A reduction in mortgage servicing fees by the GSEs would be a "meaningful positive" for the industry, according to analysts with KBW's Keefe Bruyette & Woods.

In a note issued Wednesday in reaction to an American Banker story that reported that the GSEs are considering such a move, the analysts wrote that gain-on-sale revenues booked when originators sell mortgages are set by the market and should encompass the true cost of servicing. A lower servicing fee would not change overall gain-on-sale revenues, but simply reduce the amount of mortgage servicing rights booked and increase cash gains.

Thus, originators would be allowed to "hold and fund smaller MSRs," volatile intangible assets that can account for no more than 10% of Tier 1 common equity under Basel III. A reduction would "be a significant positive from a capital perspective."

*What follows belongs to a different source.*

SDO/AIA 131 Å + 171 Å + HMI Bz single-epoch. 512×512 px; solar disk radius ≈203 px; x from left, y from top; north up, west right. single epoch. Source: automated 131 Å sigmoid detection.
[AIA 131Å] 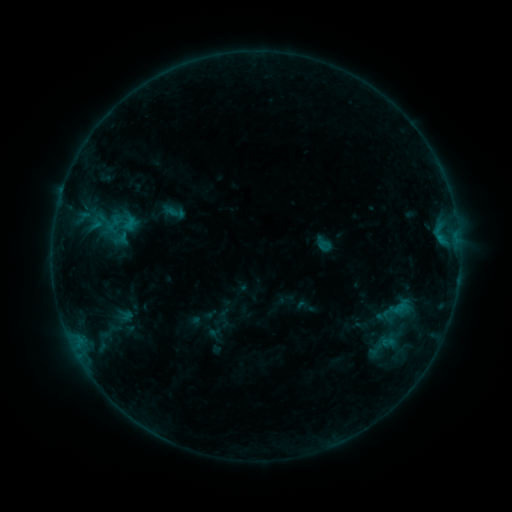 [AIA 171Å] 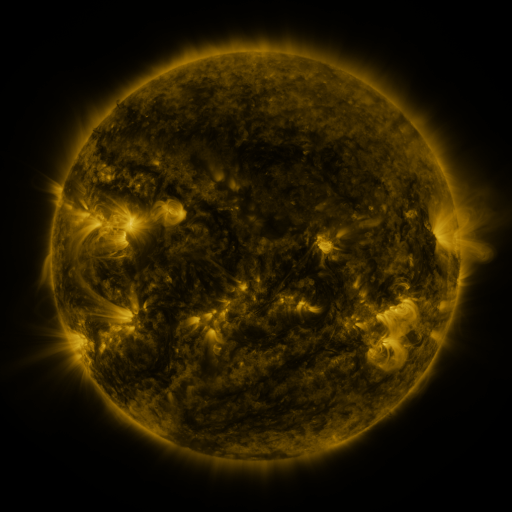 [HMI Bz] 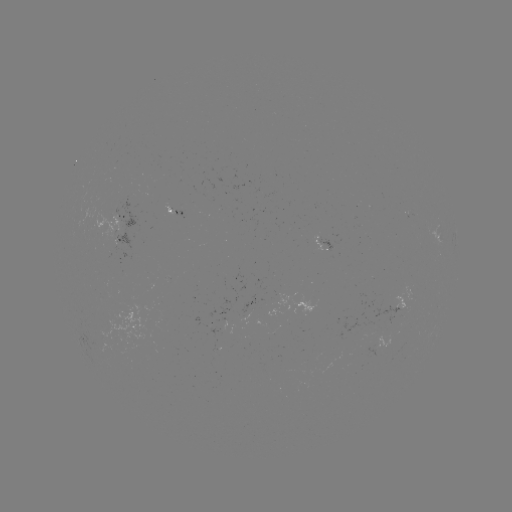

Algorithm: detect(sigmoid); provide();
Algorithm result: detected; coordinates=109,222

The conclusion assumes that the current standard GSE servicing fee of a quarter of 1% of principal balances exceeds the actual costs of servicing, and the KBW analysts wrote that "if an originator did not like a lower servicing fee and wanted more servicing revenue, it could simply retain more excess servicing and replicate the position it had before servicing fees were reduced."

As a window on the possible impact of a cut, the KBW analysts cited a reduction in the servicing fee for adjustable-rate mortgages by Fannie Mae in 2006 that they believe had "no impact on gain-on-sale margins of that product."